Paul Ryan's deficit plan: The 'audacity of dopes'?

The GOP congressman says his "Roadmap" of steep spending and tax cuts could halve the budget deficit. Critics say the plan is "flimflam"

Rep. Paul Ryan will have to defend his proposed plan to halve the deficit by 2020.
(Image credit: Corbis)

Rep. Paul Ryan (R—WI) has proposed a radical overhaul of federal spending and taxes to tackle the ballooning deficit. His "Roadmap for America's Future" — which proposes widespread reform of Medicare, Social Security, and income tax with a goal of halving the deficit by 2020 — has been hailed as a realistic blueprint for Republican fiscal policy in years ahead. But some prominent critics have suggested that Ryan's plan is just a giveaway to the rich and would ultimately increase the deficit. Is Ryan's plan a roadmap to fiscal health — or even greater deficits? (Watch The Week's Sunday Talk Show Briefing on how to tackle the deficit)
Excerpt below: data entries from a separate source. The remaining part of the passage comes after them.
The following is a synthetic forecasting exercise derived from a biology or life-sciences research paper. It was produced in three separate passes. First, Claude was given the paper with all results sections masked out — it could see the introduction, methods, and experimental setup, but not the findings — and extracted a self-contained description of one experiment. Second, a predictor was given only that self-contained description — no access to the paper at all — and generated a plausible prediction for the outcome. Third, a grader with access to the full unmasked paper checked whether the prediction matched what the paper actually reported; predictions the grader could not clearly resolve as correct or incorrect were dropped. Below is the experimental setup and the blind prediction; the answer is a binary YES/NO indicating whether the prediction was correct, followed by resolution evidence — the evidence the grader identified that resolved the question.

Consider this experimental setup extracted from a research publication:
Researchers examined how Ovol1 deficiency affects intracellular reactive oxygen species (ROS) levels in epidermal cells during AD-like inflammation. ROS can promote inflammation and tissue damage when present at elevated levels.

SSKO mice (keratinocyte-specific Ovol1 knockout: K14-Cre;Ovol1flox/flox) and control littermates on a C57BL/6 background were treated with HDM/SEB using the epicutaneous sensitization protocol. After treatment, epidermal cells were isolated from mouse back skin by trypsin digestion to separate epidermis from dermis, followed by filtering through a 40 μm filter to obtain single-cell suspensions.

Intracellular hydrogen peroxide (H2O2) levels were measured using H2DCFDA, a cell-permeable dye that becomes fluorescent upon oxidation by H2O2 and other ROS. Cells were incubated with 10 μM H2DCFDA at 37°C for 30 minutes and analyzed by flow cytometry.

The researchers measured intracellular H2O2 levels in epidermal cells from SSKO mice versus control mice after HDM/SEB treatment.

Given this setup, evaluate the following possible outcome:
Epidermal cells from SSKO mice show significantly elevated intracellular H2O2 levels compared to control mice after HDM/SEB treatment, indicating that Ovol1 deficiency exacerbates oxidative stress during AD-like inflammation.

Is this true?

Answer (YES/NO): YES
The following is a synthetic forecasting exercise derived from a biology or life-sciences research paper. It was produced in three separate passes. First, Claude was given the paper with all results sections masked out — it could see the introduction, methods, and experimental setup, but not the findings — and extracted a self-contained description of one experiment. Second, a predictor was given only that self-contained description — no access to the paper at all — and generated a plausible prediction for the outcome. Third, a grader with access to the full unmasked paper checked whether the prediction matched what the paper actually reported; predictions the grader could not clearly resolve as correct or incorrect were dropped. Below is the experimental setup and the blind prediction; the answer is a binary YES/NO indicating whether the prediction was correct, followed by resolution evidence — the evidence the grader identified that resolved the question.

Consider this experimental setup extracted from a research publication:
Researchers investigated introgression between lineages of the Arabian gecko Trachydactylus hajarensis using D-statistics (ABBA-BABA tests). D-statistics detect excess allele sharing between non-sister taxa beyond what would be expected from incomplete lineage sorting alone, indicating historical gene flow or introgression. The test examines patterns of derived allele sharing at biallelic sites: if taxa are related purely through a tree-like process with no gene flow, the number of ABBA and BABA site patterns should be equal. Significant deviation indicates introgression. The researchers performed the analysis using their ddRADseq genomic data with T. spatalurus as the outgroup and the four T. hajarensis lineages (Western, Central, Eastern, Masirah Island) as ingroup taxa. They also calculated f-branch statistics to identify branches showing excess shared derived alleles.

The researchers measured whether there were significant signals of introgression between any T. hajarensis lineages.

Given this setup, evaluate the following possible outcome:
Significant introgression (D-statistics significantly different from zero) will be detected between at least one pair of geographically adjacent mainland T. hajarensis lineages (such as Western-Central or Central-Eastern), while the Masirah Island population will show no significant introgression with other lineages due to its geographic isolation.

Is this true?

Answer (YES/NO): NO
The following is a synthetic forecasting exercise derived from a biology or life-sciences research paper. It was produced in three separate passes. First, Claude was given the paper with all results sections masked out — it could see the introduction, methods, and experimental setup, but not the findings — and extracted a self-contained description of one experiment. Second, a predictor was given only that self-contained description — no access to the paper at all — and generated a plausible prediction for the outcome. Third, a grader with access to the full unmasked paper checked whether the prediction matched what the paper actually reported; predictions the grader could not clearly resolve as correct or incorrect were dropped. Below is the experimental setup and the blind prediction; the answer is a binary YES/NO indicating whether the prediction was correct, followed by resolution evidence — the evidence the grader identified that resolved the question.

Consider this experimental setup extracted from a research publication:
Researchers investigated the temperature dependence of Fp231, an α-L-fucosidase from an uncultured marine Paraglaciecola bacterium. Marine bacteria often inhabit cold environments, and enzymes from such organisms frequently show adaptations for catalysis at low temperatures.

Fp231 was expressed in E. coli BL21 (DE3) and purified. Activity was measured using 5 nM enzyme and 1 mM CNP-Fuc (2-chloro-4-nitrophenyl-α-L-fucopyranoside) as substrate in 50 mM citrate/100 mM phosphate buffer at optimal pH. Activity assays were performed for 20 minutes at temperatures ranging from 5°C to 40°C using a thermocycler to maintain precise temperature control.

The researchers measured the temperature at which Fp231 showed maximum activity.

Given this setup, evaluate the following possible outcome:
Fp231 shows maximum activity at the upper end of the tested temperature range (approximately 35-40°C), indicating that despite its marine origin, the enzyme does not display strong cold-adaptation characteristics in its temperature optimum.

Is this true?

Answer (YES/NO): NO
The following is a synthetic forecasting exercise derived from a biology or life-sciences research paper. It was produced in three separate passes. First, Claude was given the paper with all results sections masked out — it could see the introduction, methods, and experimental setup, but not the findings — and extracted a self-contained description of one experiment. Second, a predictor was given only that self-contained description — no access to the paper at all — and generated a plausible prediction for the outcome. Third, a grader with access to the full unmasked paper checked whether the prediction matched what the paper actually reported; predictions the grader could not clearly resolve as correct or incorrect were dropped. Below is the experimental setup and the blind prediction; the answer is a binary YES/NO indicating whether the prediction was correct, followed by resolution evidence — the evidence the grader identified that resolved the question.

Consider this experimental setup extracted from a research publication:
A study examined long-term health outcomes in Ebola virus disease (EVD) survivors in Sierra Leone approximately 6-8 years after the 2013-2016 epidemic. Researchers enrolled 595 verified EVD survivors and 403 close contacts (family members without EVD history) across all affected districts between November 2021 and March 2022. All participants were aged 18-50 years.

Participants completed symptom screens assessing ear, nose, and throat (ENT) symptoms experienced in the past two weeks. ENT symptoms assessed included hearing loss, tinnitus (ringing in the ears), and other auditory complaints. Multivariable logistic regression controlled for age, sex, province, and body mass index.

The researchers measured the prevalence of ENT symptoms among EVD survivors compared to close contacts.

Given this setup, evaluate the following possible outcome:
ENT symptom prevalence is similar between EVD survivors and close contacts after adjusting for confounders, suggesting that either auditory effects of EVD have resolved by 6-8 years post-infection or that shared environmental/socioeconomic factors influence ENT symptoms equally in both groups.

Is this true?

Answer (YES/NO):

This plan is joke: Rep. Ryan is "a charlatan" and "flimflammer," says Paul Krugman at The New York Times. His proposal imposes draconian cuts in spending on social programs — including a gutting of Medicare — while offering giant tax cuts to the rich. But for technical reasons, the impressive claims about cutting deficit "in half by 2020" reflect only the spending cuts and exclude the loss in revenue from the tax giveaways. In practice, the plan would make deficits worse. Ryan is peddling the "audacity of dopes" — don't buy it.